Soler J M, Previnaire J G, Plante P, Denys P, Chartier-Kastler E
Laboratoire d'urodynamique et de sexologie, Centre Bouffard Vercelli, Cap Peyrefite, Cerbère, France.
J Urol. 2007 Nov;178(5):2082-6. doi: 10.1016/j.juro.2007.07.047. Epub 2007 Sep 17.
We evaluated the effect of the alpha1-adrenergic agonist midodrine given orally for anejaculation in spinal cord injured men.
A total of 185 spinal cord injured patients who reported absent ejaculation during sexual intercourse and who failed to respond to penile vibratory stimulation were treated with midodrine 30 to 120 minutes before a new stimulation. The procedure was repeated weekly, increasing doses by 7.5 mg to a maximum of 30 mg. Cardiovascular effects were monitored throughout the procedure.
Antegrade or retrograde ejaculation was achieved in 102 spinal cord injured men (64.6%).
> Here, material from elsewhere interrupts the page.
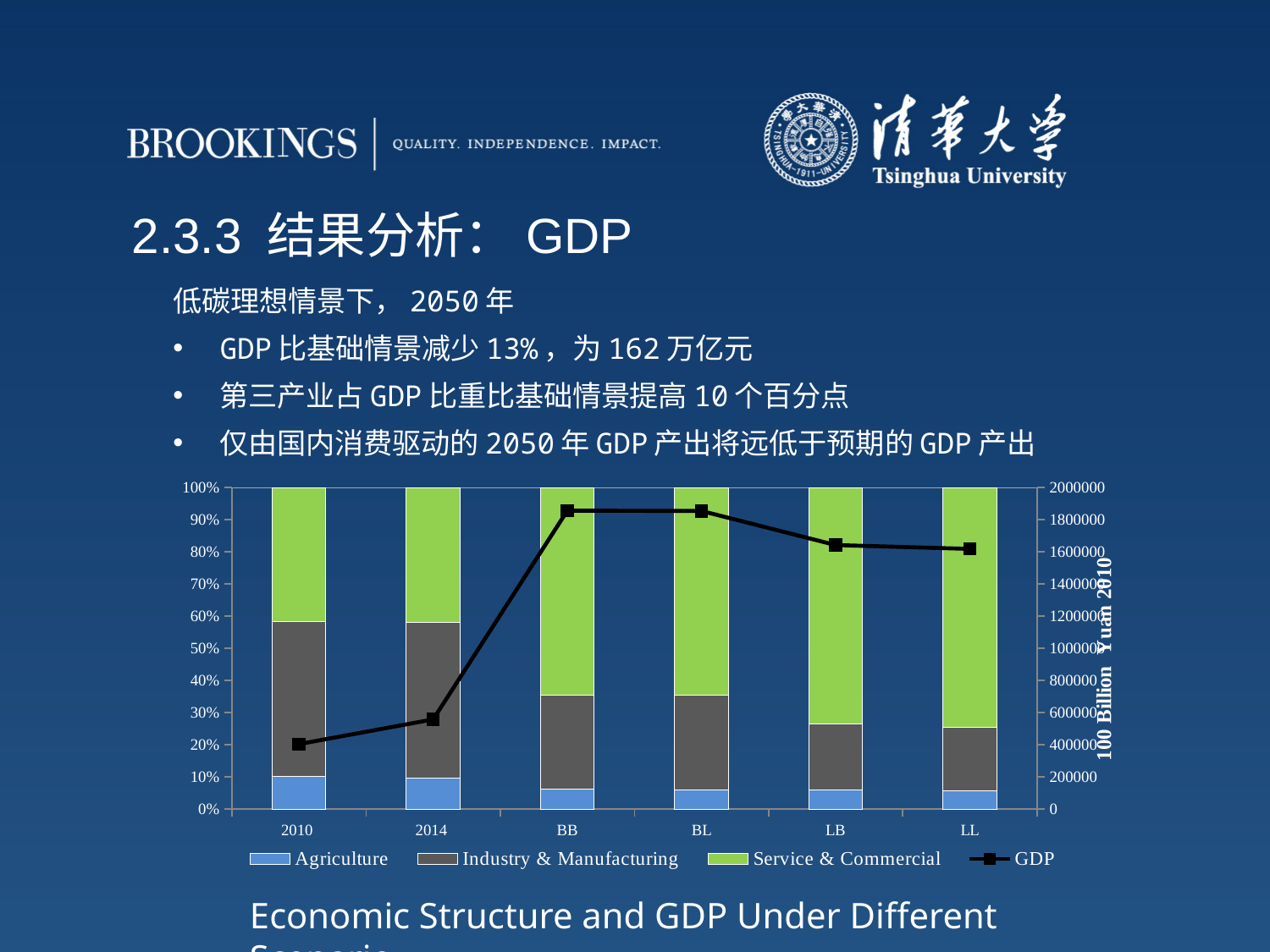
Is the GDP value for LB greater or less than 1800000? less Does the GDP line rise or fall from 2010 to BB? rise What is the label of the right-hand vertical axis? 100 Billion Yuan 2010 Which category has the lowest GDP value on the line? 2010 Is the GDP value for BB greater or less than 1600000? greater How many categories are shown on the x axis of the chart? 6 Is the GDP value for 2010 greater or less than 600000? less How many series does the chart legend list? 4 Which has a larger Service & Commercial share, 2010 or LB? LB Which has a larger Industry & Manufacturing share, 2010 or BB? 2010 What type of chart is shown on the slide? Stacked bar chart with a line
A positive response was more frequent in patients with complete lesions (American Spinal Injury Association A) and upper motor neuron lesions above T10. Midodrine induced a significant but moderate increase (maximum 10 mm Hg) in mean arterial pressure in all patients. The highest systolic blood pressure (more than 200 mm Hg) was seen in patients with quadriplegia. No other significant side effect was recorded. The average dose of midodrine required for ejaculation was 18.7 mg.
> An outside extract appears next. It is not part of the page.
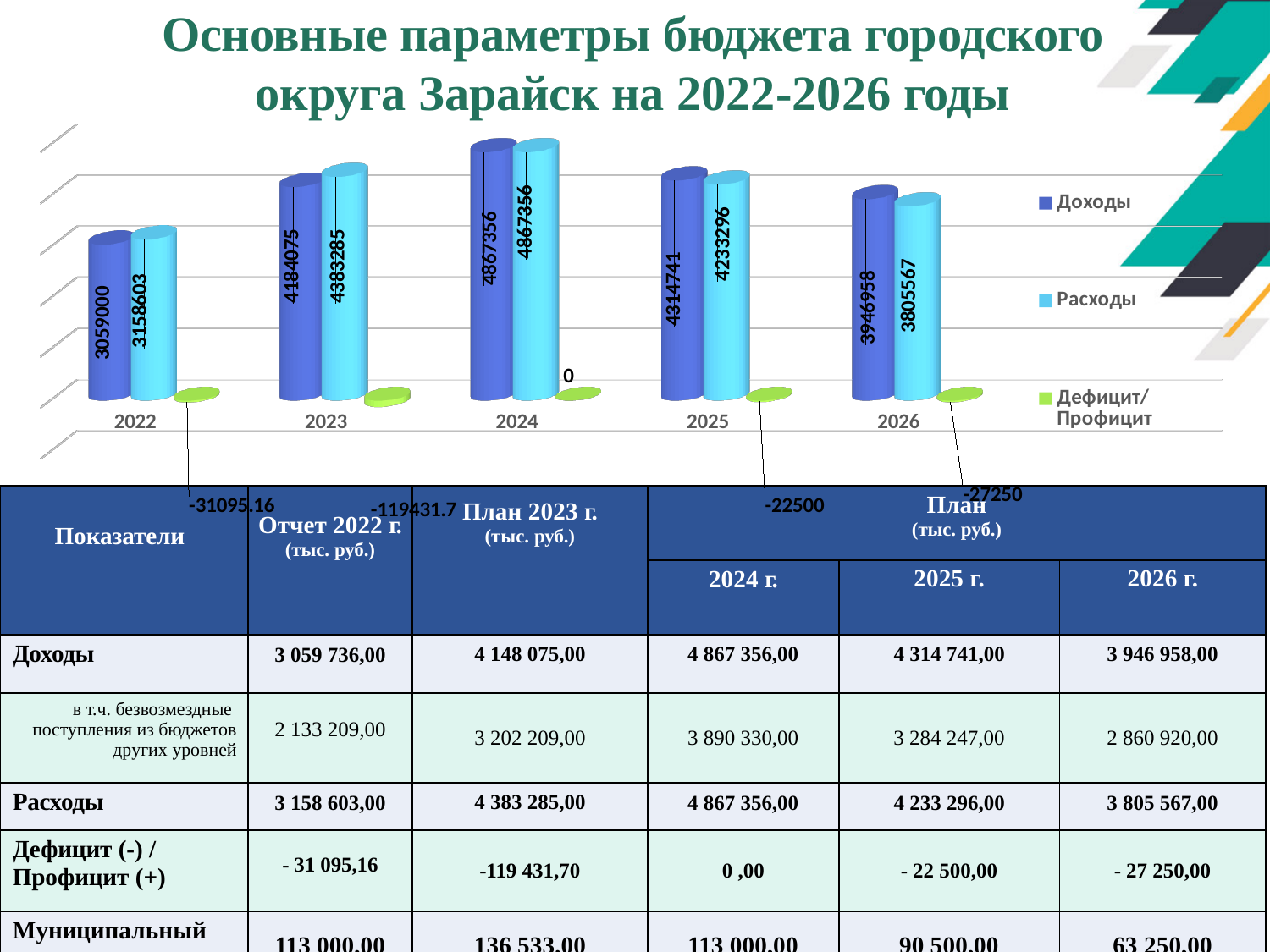
In which year is Расходы lowest in the chart? 2022 For 2025, which is larger in the chart: Доходы or Расходы? Доходы In which year is Доходы highest in the chart? 2024 What is the Дефицит/Профицит value for 2024 in the chart? 0 What is the difference between Доходы and Расходы for 2025 in the chart? 81445 Do the Доходы values rise or fall from 2024 to 2026 in the chart? fall How many series does the chart legend list? 3 What kind of chart is shown on the slide? bar chart What is the Дефицит/Профицит value for 2023 in the chart? -119431.7 What is the value of Доходы for 2024 in the chart? 4867356 How many years are shown on the x axis of the chart? 5 What is the value of Расходы for 2026 in the chart? 3805567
Midodrine is a safe and efficient adjunct to penile vibratory stimulation for anejaculation in spinal cord injured patients.
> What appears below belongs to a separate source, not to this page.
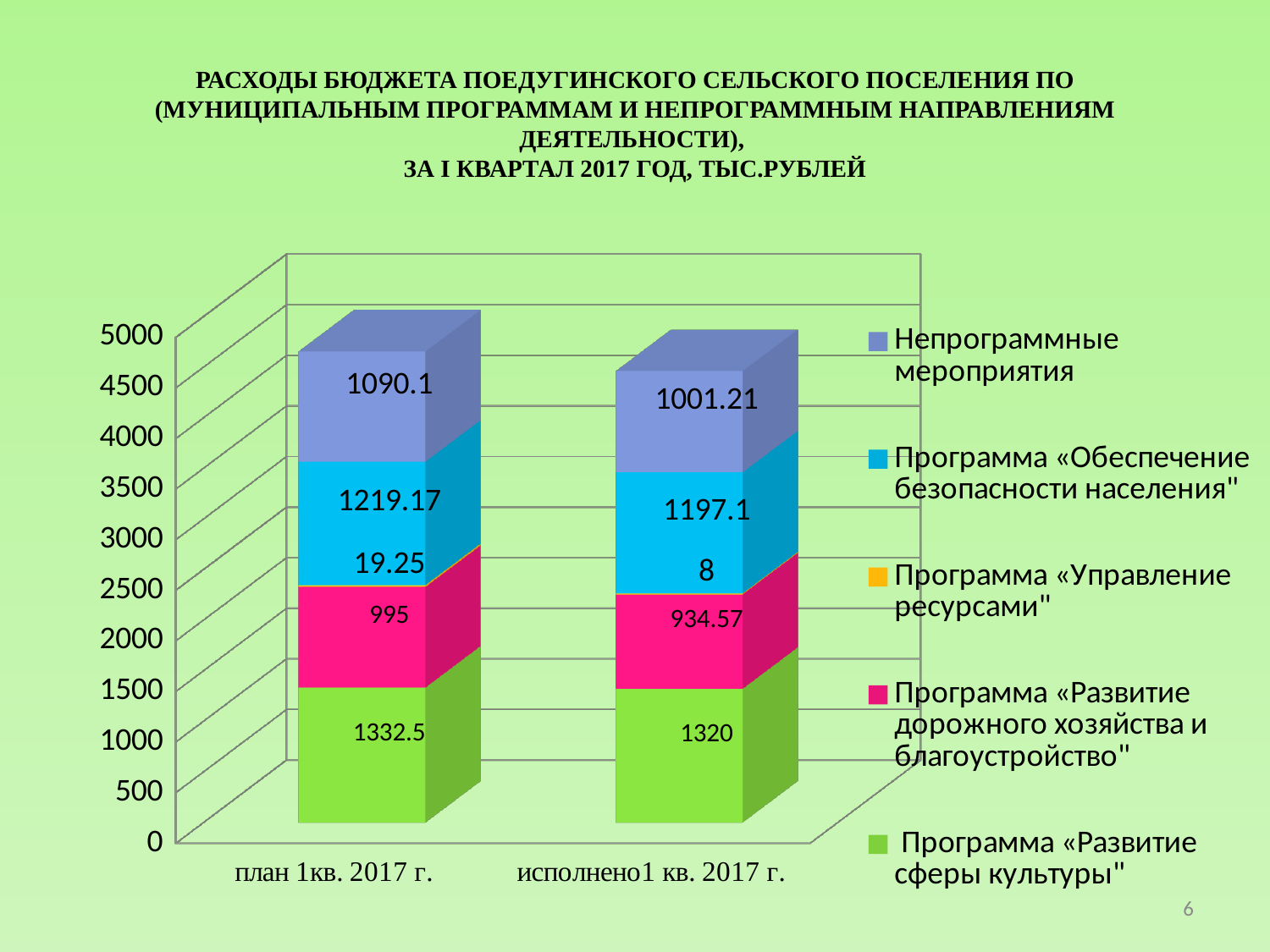
What is the value of «Программа «Управление ресурсами»» for план 1кв. 2017 г.? 19.25 What kind of chart is shown on the slide? Stacked bar chart What is the difference between the план and исполнено values for «Программа «Управление ресурсами»»? 11.25 What is the difference between the план and исполнено values for «Непрограммные мероприятия»? 88.89 How many series does the legend list? 5 What is the value of «Программа «Обеспечение безопасности населения»» for план 1кв. 2017 г.? 1219.17 What is the total of the stacked bar for план 1кв. 2017 г.? 4656.02 What is the value of «Программа «Развитие дорожного хозяйства и благоустройство»» for исполнено1 кв. 2017 г.? 934.57 What is the value of «Непрограммные мероприятия» for исполнено1 кв. 2017 г.? 1001.21 What is the total of the stacked bar for исполнено1 кв. 2017 г.? 4460.88 What is the value of «Программа «Развитие сферы культуры»» for план 1кв. 2017 г.? 1332.5 Which series has the smallest value in the исполнено1 кв. 2017 г. bar? Программа «Управление ресурсами»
我们评估了口服α1-肾上腺素能激动剂米多君对脊髓损伤男性射精功能障碍的疗效。
共有185例脊髓损伤患者,他们在性交时报告无射精且对阴茎振动刺激无反应,在新的刺激前30至120分钟给予米多君治疗。该过程每周重复一次,剂量每次增加7.5毫克,最大剂量为30毫克。在整个过程中监测心血管效应。
102例脊髓损伤男性(64.6%)实现了顺行或逆行射精。完全性损伤(美国脊髓损伤协会A)和T10以上上运动神经元损伤的患者出现阳性反应更为频繁。米多君使所有患者的平均动脉压显著但适度升高(最大10毫米汞柱)。四肢瘫痪患者出现最高收缩压(超过200毫米汞柱)。未记录到其他显著副作用。射精所需米多君的平均剂量为18.7毫克。
对于脊髓损伤患者的射精功能障碍,米多君是阴茎振动刺激的一种安全有效的辅助药物。